Trending HITECH Compliance and Security
There are a lot of issues that a single technology can’t handle. For example – the encryption cannot protect your officials from setting a weak account password and saving their passwords on unsecured platforms. Medical enterprises have to integrate intelligent technology standards, sound auditing, and real-time monitoring and feedback system to maintain the culture of security. The best practices of HIPAA compliance – especially administrative and physical safeguards – draw how much there is to do apart from IT security. Physically, companies have to control access to their field where EHR or other PHI is saved. This scenario usually occurs in a small doctor’s office, which can be as easy as maintaining patients out of a few fields where PCs are used or earlier old files are stored. Whereas in a big hospital, access control might demand guards, security services, and keycards monitoring.
HITECH Act Compliance Demands for utility Anyone Can Use
Since the HITECH Act causes the reason to use EHR, more healthcare professionals and patients are using confidential data in the cloud. Unluckily, not all these individuals care about security or even know about this. More than ever, enterprises have security utilities that can be used by anyone.

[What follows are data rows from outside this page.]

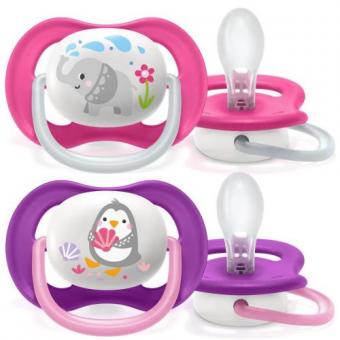 АВЕНТ ULTRA AIR ПУСТЫШКА СИЛИКОНОВАЯ №2 080/08 6-18 мес.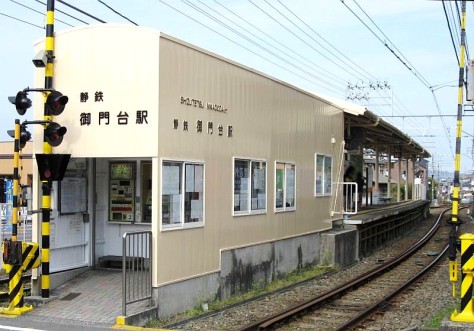 SHIZUTETSU-LINE-MIKADODAI
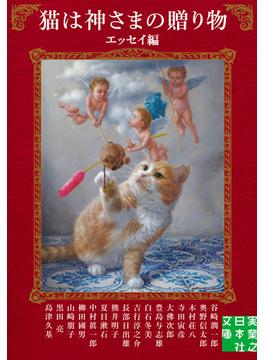 猫は神さまの贈り物 エッセイ編(実業之日本社文庫)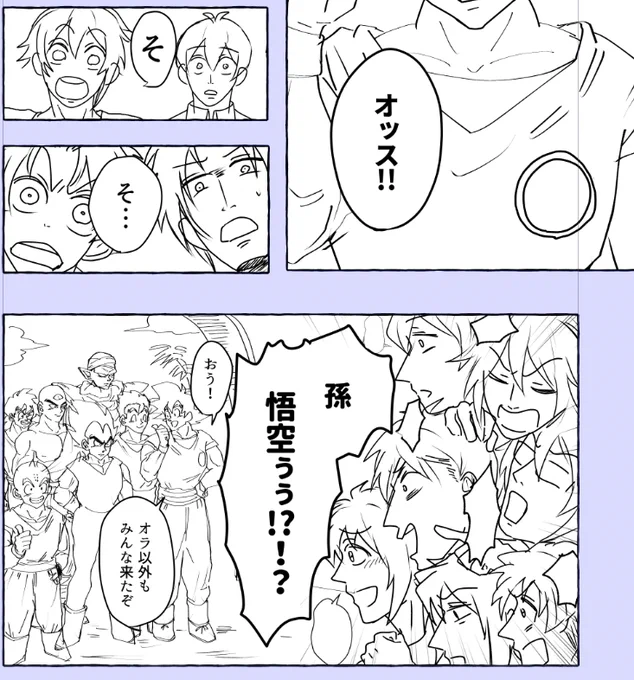 フリート
昔の手癖(DB)と今の手癖(アイナナ) 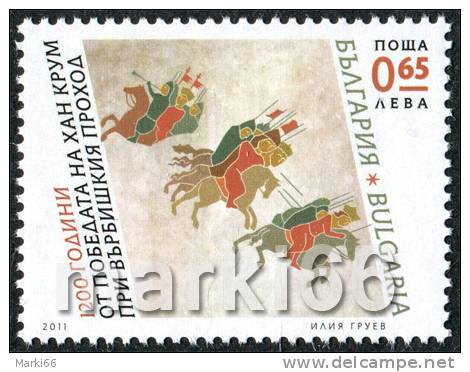 Bulgaria - 2011 - 1200th Anniversary Of Khan Krum´s Victory - Mint Stamp - Ongebruikt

CloudCodes provides a simple platform to manage and secure email services and deal with file encryption. Unlike portals, it does not demand a complicated installation and learning procedure, or new sign-in IDs to remember. The solution also provides security services for healthcare industries to protect emails and documents in a push manner. Since everyone in today’s date uses email for their purpose, they have to get higher adoption, the lower challenge of exposures, and better adherence to the standards of HITECH act compliance.